## Extrait du texte
Ce n’est pas sans raison que cette nouvelle est l’une des plus célèbres de la série. Les multiples strates qui la constituent, les ingrédients en partie autobiographiques, comme si souvent chez Stefan Zweig, semblent récapituler tous les thèmes abordés précédemment. L’épaisseur tant narrative qu’humaine, et même allégorique, en fait une sorte de testament fictionnel, d’autant que pour la première fois Zweig semble régler ici un compte avec lui-même, à l’image de l’exilé autrichien qu’il met en scène. C’est le dernier récit que Zweig écrira avant de se donner la mort : il l’a rédigé en septembre 1941 à Petrópolis, au Brésil, où il se suicidera avec sa seconde femme, Lotte, le 22 février 1942.

Il s’agit cette fois encore d’un récit enchâssé. Un homme, le narrateur, fait deux remarquables rencontres sur le paquebot reliant New York à Buenos Aires : Mirko Czentovic, champion du monde d’échecs, et le Dr B., ancienne victime des nazis, pour qui le jeu d’échecs est devenu une « intoxication » à la suite d’un cheminement qu’il relatera lui-même.

La vie de Mirko Czentovic nous est d’abord rapportée par le narrateur : orphelin d’un modeste batelier slave et recueilli par le curé de son village, il est mauvais élève et ne brille ni par son intelligence ni par sa culture ; mais un don exceptionnel pour le jeu d’échecs en fait un champion imbattable dont l’existence sera tout entière concentrée sur les soixante-quatre cases et les trente-deux figures de l’échiquier.

## Consigne 1
D'après le texte consacré à la dernière nouvelle de Stefan Zweig, à quelle date et en quel lieu l'écrivain a-t-il rédigé ce récit ?
## Consigne 2
Poursuivez le texte consacré à la dernière nouvelle de Stefan Zweig à partir de sa dernière phrase.

## Données recueillies
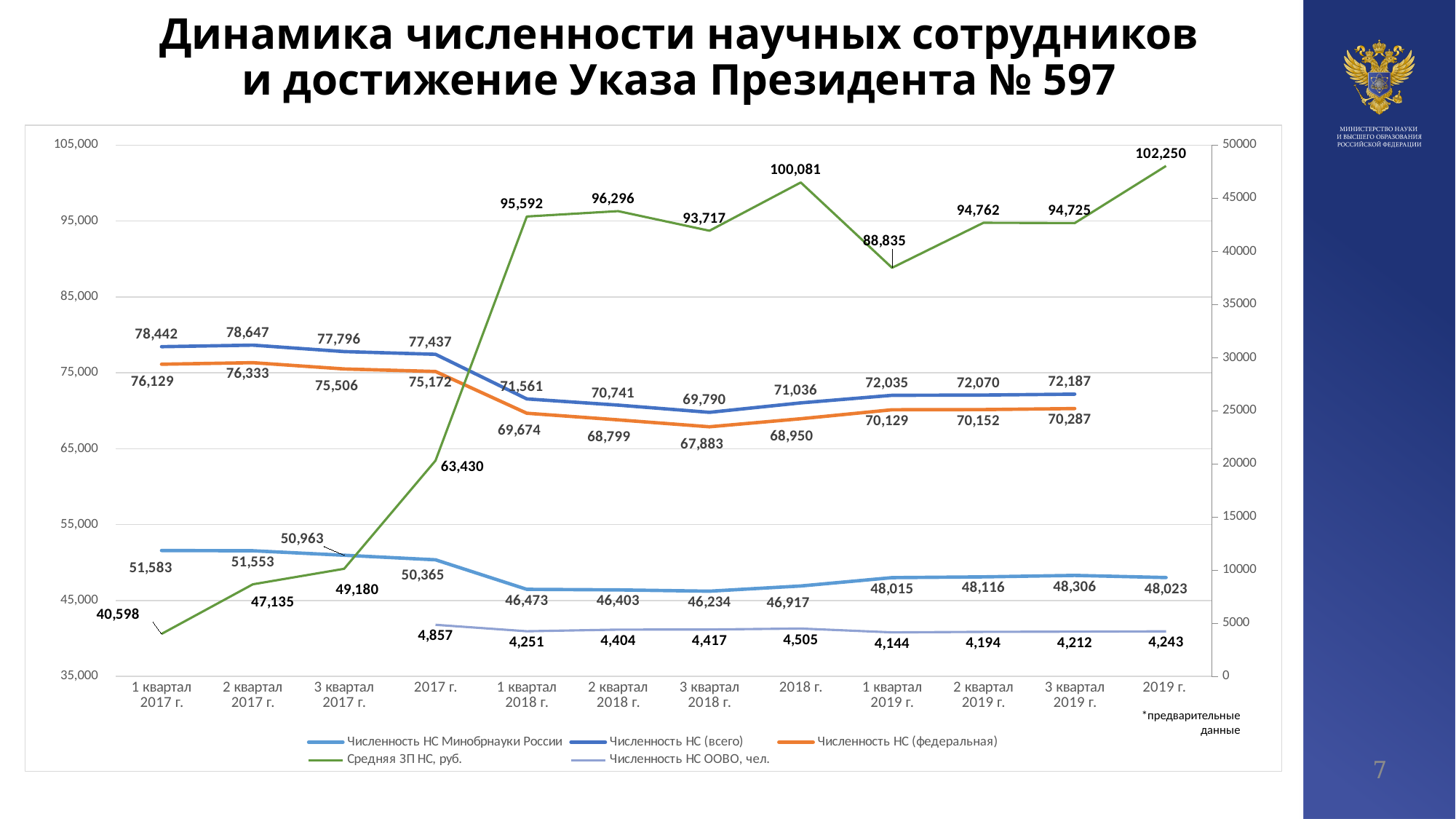
What is the value of Численность НС (всего) for 1 квартал 2018 г.? 71,561 What is the value of Средняя ЗП НС, руб. for 2019 г.? 102,250 How many categories are shown on the x axis? 12 Which is larger for Средняя ЗП НС, руб.: 2018 г. or 1 квартал 2019 г.? 2018 г. What kind of chart is shown on the slide? line chart Does Средняя ЗП НС, руб. rise or fall from 1 квартал 2017 г. to 2017 г.? rise In which period is Средняя ЗП НС, руб. highest? 2019 г. In which period is Средняя ЗП НС, руб. lowest? 1 квартал 2017 г. How many series does the legend list? 5 What colour is the line for Средняя ЗП НС, руб.? green What is the difference between Численность НС (всего) and Численность НС (федеральная) for 3 квартал 2019 г.? 1,900 What is the value of Численность НС ООВО, чел. for 2017 г.? 4,857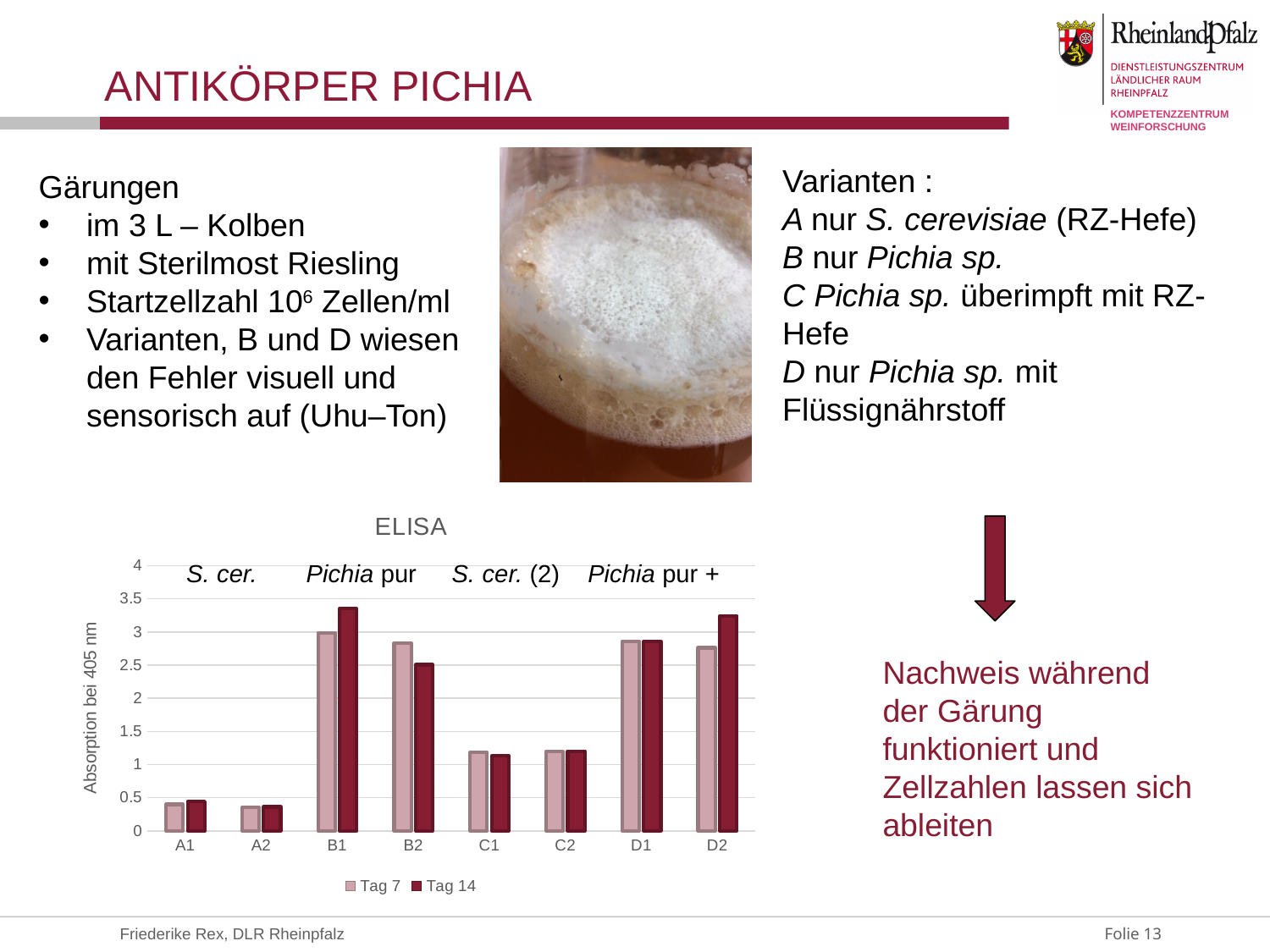
What are the two series named in the legend of the ELISA chart? Tag 7 and Tag 14 What is the y-axis label of the ELISA chart? Absorption bei 405 nm How many series does the legend of the ELISA chart list? 2 Is the Tag 7 value for C1 greater or less than 1.5? less Which is larger, the Tag 7 value for C1 or the Tag 7 value for D1? D1 Is the Tag 14 value for D2 greater or less than 3? greater Is the Tag 14 value for B2 greater or less than 2? greater What kind of chart is the ELISA chart? bar chart How many categories are shown on the x axis of the ELISA chart? 8 Which is larger, the Tag 14 value for B1 or the Tag 14 value for B2? B1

## Réponse rédigée 1
En septembre 1941, à Petrópolis, au Brésil.

## Réponse rédigée 2
Ce qui saute d’abord aux yeux, c’est la parenté entre la brillante monomanie de Czentovic et le fameux syndrome défini par le psychiatre britannique John Langdon Down au XIXe siècle : celui des « idiots savants » (aujourd’hui simplement « savants »), ces enfants qui, dotés d’une intelligence médiocre, possèdent néanmoins un don particulier et spectaculaire. Leur talent consiste principalement à reproduire et à imiter, les autres caractéristiques récurrentes de l’individu étant le refus de tout contact social et la préférence pour les activités monotones. Cependant la confrontation de Czentovic avec le Dr B., au cours de deux parties d’échecs provoquées par le narrateur et quelques voyageurs, mettra en évidence une autre dimension fondamentale, relevée dans presque toutes les interprétations du récit : l’incarnation d’un fascisme sadique et déshumanisant.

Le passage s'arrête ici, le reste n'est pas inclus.